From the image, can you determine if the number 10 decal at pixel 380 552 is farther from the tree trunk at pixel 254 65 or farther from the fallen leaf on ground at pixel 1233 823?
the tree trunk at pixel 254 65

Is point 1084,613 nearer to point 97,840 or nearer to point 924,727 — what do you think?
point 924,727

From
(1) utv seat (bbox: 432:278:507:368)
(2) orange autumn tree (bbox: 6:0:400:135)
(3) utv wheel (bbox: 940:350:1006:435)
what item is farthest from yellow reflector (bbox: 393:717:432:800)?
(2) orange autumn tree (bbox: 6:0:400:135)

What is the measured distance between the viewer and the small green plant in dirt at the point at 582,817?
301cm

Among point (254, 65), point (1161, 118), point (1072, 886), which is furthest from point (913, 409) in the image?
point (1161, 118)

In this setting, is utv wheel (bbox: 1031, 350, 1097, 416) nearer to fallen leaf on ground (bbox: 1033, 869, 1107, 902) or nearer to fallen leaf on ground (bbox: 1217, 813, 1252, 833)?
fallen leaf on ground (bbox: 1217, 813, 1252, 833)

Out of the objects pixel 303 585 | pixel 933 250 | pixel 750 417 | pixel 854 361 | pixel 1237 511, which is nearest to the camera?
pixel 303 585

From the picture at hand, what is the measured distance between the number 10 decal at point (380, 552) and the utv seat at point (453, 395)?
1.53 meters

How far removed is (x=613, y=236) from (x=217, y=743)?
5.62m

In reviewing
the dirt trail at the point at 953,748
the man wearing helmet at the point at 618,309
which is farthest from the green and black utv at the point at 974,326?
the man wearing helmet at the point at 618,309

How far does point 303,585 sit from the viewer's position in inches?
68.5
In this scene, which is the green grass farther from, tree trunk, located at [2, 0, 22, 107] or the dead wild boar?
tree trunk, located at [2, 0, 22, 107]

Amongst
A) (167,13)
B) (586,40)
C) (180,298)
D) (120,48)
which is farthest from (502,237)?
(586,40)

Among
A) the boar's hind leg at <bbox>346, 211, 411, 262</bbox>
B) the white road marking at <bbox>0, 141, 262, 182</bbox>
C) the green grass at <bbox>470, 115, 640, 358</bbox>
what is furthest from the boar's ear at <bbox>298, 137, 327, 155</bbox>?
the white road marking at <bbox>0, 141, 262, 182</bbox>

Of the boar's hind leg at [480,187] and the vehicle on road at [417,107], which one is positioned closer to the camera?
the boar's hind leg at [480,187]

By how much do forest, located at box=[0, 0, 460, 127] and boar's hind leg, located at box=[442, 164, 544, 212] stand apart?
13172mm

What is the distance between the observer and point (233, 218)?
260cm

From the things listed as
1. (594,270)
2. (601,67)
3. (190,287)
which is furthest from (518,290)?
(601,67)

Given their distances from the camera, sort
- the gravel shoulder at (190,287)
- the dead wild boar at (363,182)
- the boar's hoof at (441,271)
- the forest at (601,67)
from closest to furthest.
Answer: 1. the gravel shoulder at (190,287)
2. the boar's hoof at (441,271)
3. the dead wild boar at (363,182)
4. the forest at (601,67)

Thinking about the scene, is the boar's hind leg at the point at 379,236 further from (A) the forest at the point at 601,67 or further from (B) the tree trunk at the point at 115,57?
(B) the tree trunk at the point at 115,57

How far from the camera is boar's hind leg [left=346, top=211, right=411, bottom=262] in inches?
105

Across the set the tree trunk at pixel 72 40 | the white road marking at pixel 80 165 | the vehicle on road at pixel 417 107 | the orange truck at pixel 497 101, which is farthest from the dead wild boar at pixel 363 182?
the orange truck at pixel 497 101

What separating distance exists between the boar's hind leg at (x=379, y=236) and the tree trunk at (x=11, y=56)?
===============
DIRECTIONS ▸
Update the material above by changing every "camera" to "photographer" and keeping everything else the same.

RESULT ▸
From the image, can you determine if the number 10 decal at pixel 380 552 is farther from the tree trunk at pixel 254 65 or farther from the fallen leaf on ground at pixel 1233 823?
the tree trunk at pixel 254 65

Is point 1084,613 nearer to point 97,840 or nearer to point 924,727 — what do you think?
point 924,727

From
(1) utv seat (bbox: 432:278:507:368)
(2) orange autumn tree (bbox: 6:0:400:135)
(3) utv wheel (bbox: 940:350:1006:435)
what item is farthest from yellow reflector (bbox: 393:717:432:800)?
(2) orange autumn tree (bbox: 6:0:400:135)

What is the measured distance between the viewer and the small green plant in dirt at the point at 582,817?
301cm

Among point (254, 65), point (1161, 118), point (1072, 886), which is furthest from point (913, 409) in the image?
point (1161, 118)

In this setting, is utv wheel (bbox: 1031, 350, 1097, 416) nearer to fallen leaf on ground (bbox: 1033, 869, 1107, 902) or nearer to fallen leaf on ground (bbox: 1217, 813, 1252, 833)?
fallen leaf on ground (bbox: 1217, 813, 1252, 833)

Out of the objects pixel 303 585 | pixel 933 250 | pixel 750 417 | pixel 854 361 | pixel 1237 511, which is nearest to the photographer?
pixel 303 585

From the picture at hand, what is the measured distance between the number 10 decal at point (380, 552) and the utv seat at point (453, 395)?
1.53 meters

How far removed is (x=613, y=236) from (x=217, y=743)?
5.62m

In reviewing
the dirt trail at the point at 953,748
the man wearing helmet at the point at 618,309
which is farthest from the green and black utv at the point at 974,326?
the man wearing helmet at the point at 618,309

How far does point 303,585 sit from the viewer's position in inches?
68.5
In this scene, which is the green grass farther from, tree trunk, located at [2, 0, 22, 107] or the dead wild boar?
tree trunk, located at [2, 0, 22, 107]

Amongst
A) (167,13)
B) (586,40)
C) (180,298)
D) (120,48)
which is farthest from (502,237)?
(586,40)

Among
A) the boar's hind leg at <bbox>346, 211, 411, 262</bbox>
B) the white road marking at <bbox>0, 141, 262, 182</bbox>
C) the green grass at <bbox>470, 115, 640, 358</bbox>
what is furthest from the boar's ear at <bbox>298, 137, 327, 155</bbox>?
the white road marking at <bbox>0, 141, 262, 182</bbox>

Of the boar's hind leg at [480,187] and the vehicle on road at [417,107], which one is positioned closer to the photographer?
the boar's hind leg at [480,187]

By how much do forest, located at box=[0, 0, 460, 127] and boar's hind leg, located at box=[442, 164, 544, 212] stand apart?
13172mm

What is the distance between the observer and point (233, 218)?
260cm

From the things listed as
1. (594,270)
2. (601,67)
3. (190,287)
which is furthest from (518,290)?
(601,67)

Given their distances from the photographer, sort
- the gravel shoulder at (190,287)
- the dead wild boar at (363,182)
- the boar's hoof at (441,271)
- the forest at (601,67)
from closest to furthest.
Answer: 1. the gravel shoulder at (190,287)
2. the boar's hoof at (441,271)
3. the dead wild boar at (363,182)
4. the forest at (601,67)

Thinking about the scene, is the boar's hind leg at the point at 379,236 further from (A) the forest at the point at 601,67 or further from (B) the tree trunk at the point at 115,57?
(B) the tree trunk at the point at 115,57

How far from the photographer is boar's hind leg [left=346, top=211, right=411, bottom=262] in inches?
105

Across the set the tree trunk at pixel 72 40 | the white road marking at pixel 80 165 | the vehicle on road at pixel 417 107 | the orange truck at pixel 497 101, which is farthest from the dead wild boar at pixel 363 182?
the orange truck at pixel 497 101

What separating distance exists between the boar's hind leg at (x=379, y=236) and the tree trunk at (x=11, y=56)?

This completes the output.